With Romanos I approaching the end of his life, the matter of his succession became urgent. In 943, Romanos drafted a will which would leave Constantine VII as the senior emperor following his death. This greatly upset his two sons, who feared that their brother-in-law would have them deposed and force them to take monastic vows. Motivated, in the opinion of Steven Runciman, partially by self-preservation and partially by genuine ambition, they started planning to seize power through a coup d'état, with Stephen apparently the ringleader and Constantine a rather reluctant partner.

Their fellow conspirators included Marianos Argyros, the protospatharios Basil Peteinos, Manuel Kourtikes, the strategos Diogenes, and a certain Clado and Philip. Kedrenos, however, considers Peteinos to have served as an agent of Constantine VII among the conspirators. On 16 or 20 December 944, the conspirators set their plans in motion. The two brothers smuggled their supporters into the Great Palace of Constantinople during the midday break in palace activities. They then led their men into the chamber of Romanos I, where they easily captured the "ill old man". They were able to transport him to the nearest harbour and from there to Prote, one of the Princes' Islands and a popular place of exile. There, Romanos agreed to take monastic vows and retire from the throne.

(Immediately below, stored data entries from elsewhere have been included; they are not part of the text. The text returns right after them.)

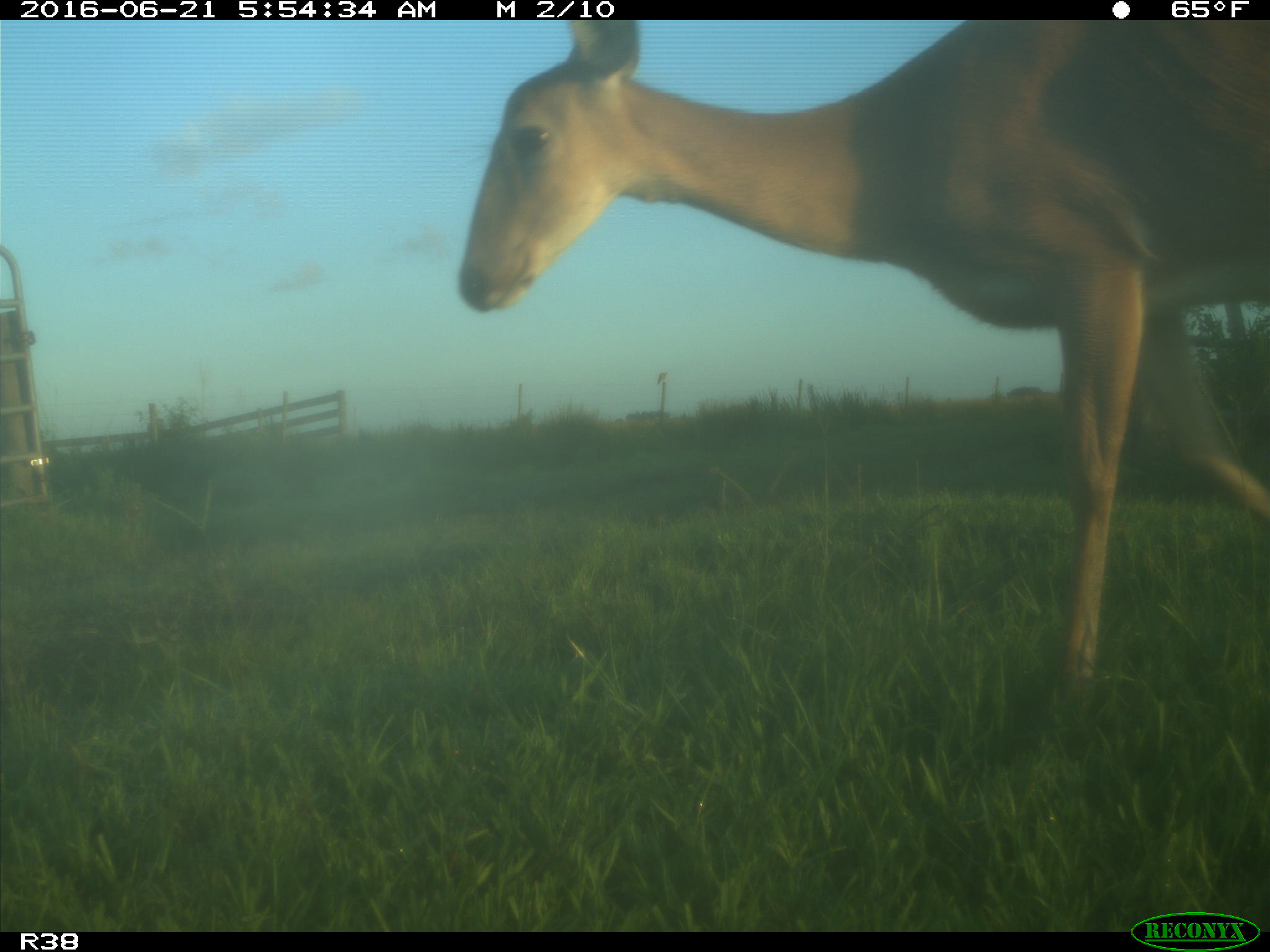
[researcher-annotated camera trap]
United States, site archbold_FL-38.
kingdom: Animalia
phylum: Chordata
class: Mammalia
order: Artiodactyla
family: Cervidae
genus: Odocoileus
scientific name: Odocoileus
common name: deer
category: unidentified deer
Unidentified deer (deer) (Odocoileus).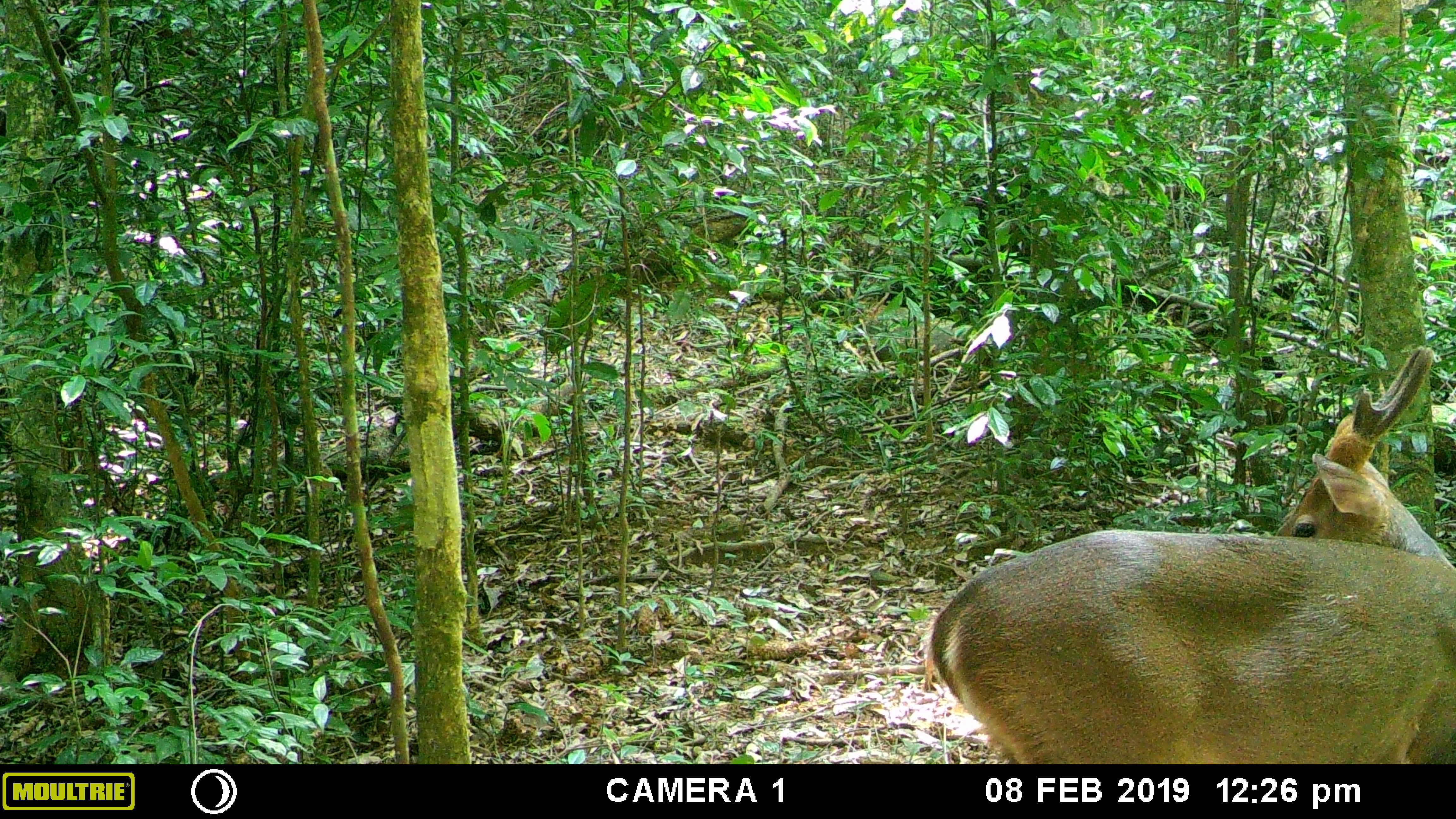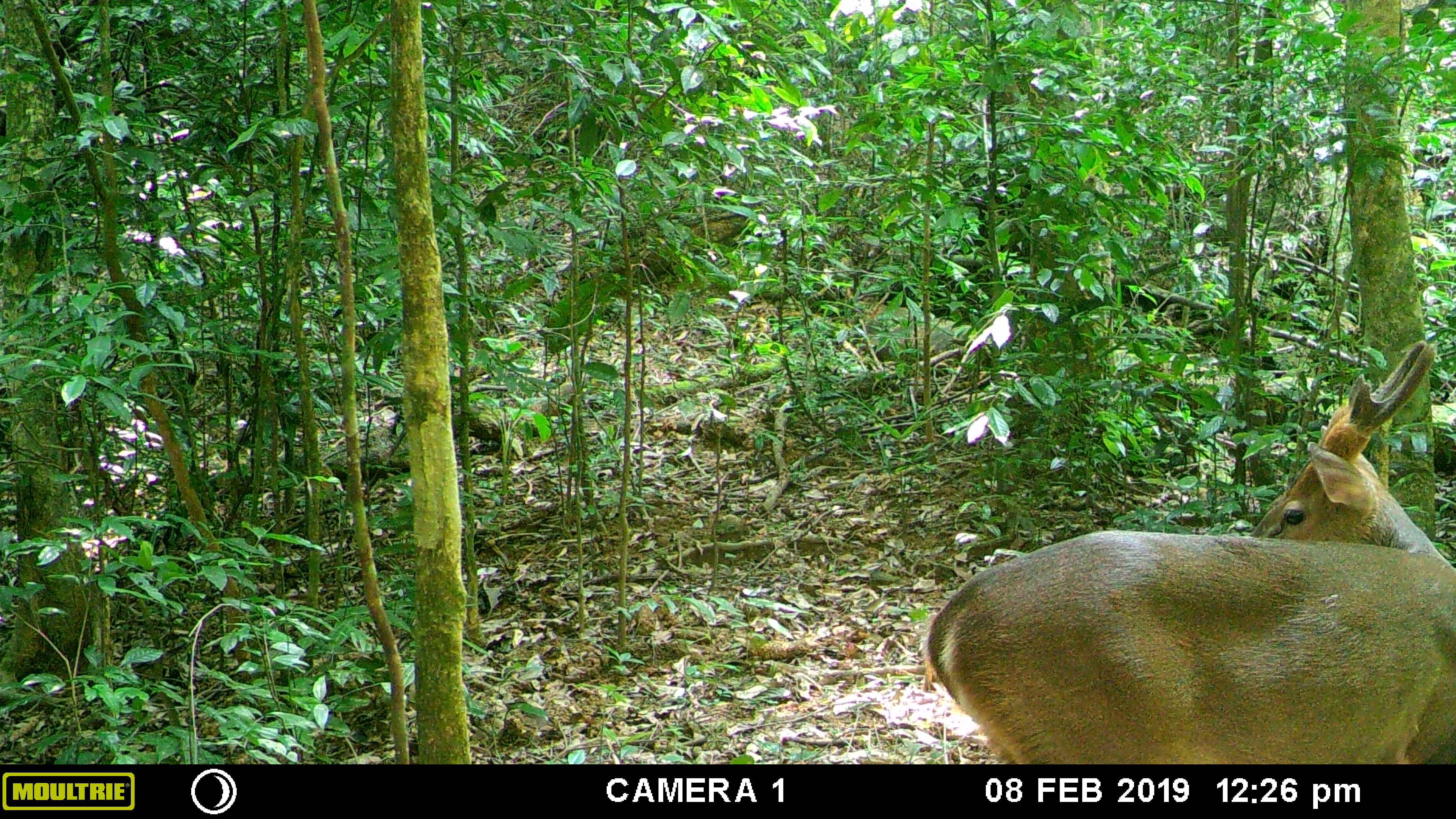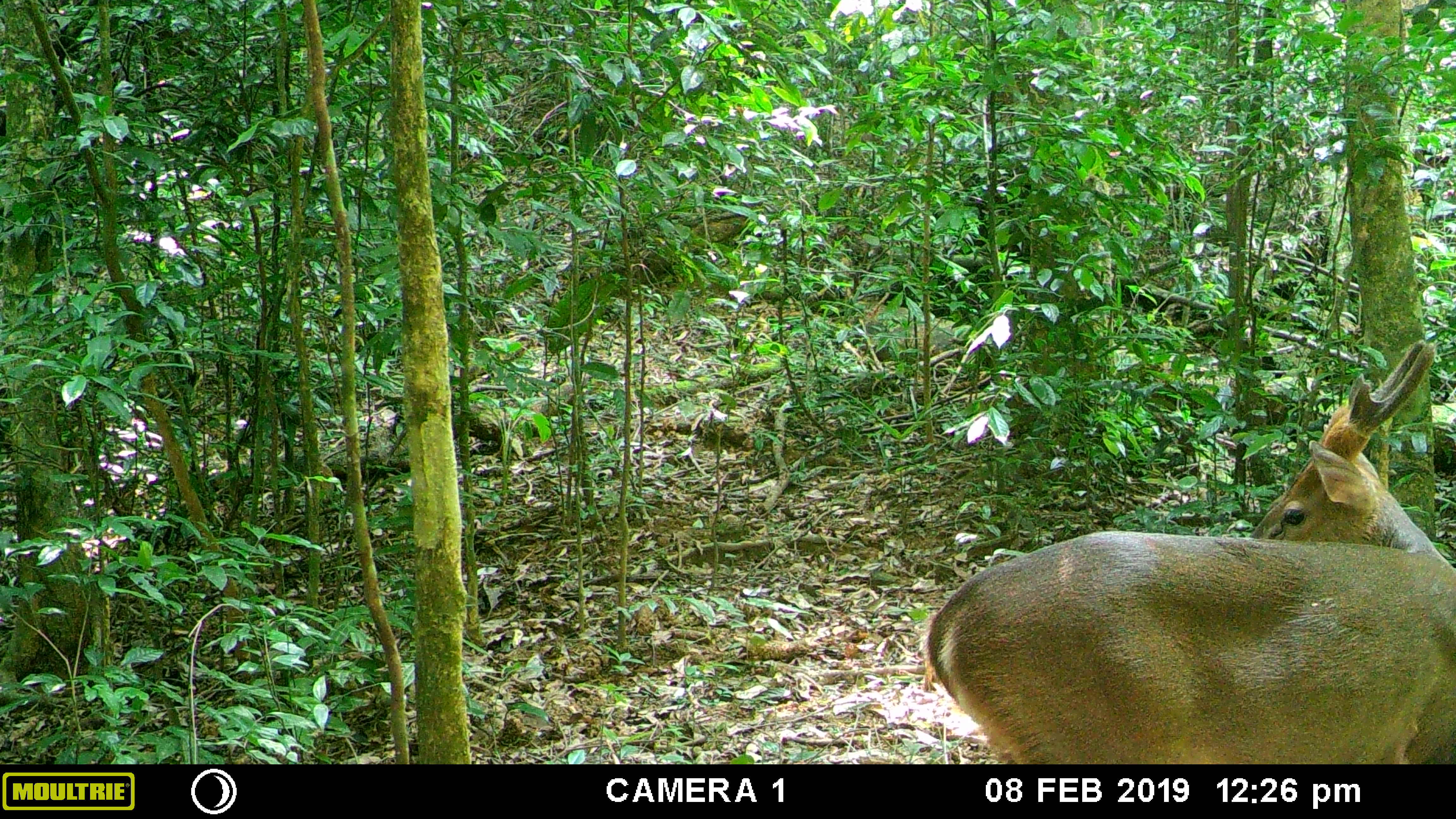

Having managed to quietly depose their father, the brothers now had to deal with Constantine VII. Unfortunately for them, rumours soon spread around Constantinople to the effect that, following Romanos's deposition, Constantine VII's life was in danger. Before long, crowds gathered before the palace, demanding to see their emperor in person. The contemporary Lombard historian Liutprand of Cremona notes that the ambassadors and envoys from Amalfi, Gaeta, Rome, and Provence present in the capital also supported Constantine VII. Stephen and his brother had to submit to the inevitable, recognizing their brother-in-law as the senior emperor.

The new triumvirate lasted for about 40 days. The three emperors soon appointed new leaders for the military services. Bardas Phokas the Elder was appointed as the new Domestic of the Schools, and Constantine Gongyles as head of the Byzantine navy. Stephen and his brother managed to reward their fellow conspirators. Peteinos became patrikios and Great Hetaeriarch, Argyros was appointed Count of the Stable, Kourtikes a patrikios and droungarios of the Watch.

On 27 January 945, however, at the urging of their sister, the Augusta Helena, another coup removed the two Lekapenoi from power under the accusation that they attempted to poison Constantine VII, and restored the sole imperial authority to the latter.

===Exile and death===
Initially, the two brothers were sent to Prote. The Byzantine chroniclers have their father welcoming them by quoting a passage from the Book of Isaiah, specifically Chapter 1.2: "Hear, O heavens, and give ear, O earth; for Jehovah hath spoken: I have nourished and brought up children, and they have rebelled against me." Liutprand of Cremona, however, gives a slightly different account, having Romanos I receive his sons with bitter sarcasm, thanking them for not neglecting him and begging them to excuse the monks for their ignorance on how to properly receive emperors.

Constantine was soon transported to Tenedos, and then to Samothrace. He was ultimately killed while attempting to escape the island. The exact date is unknown, but since Theophanes Continuatus claims that the exiled Romanos I had a nightmare featuring his son's descent to Hell at the time of Constantine's death, it can be placed between 946 and Romanos's own death in 948.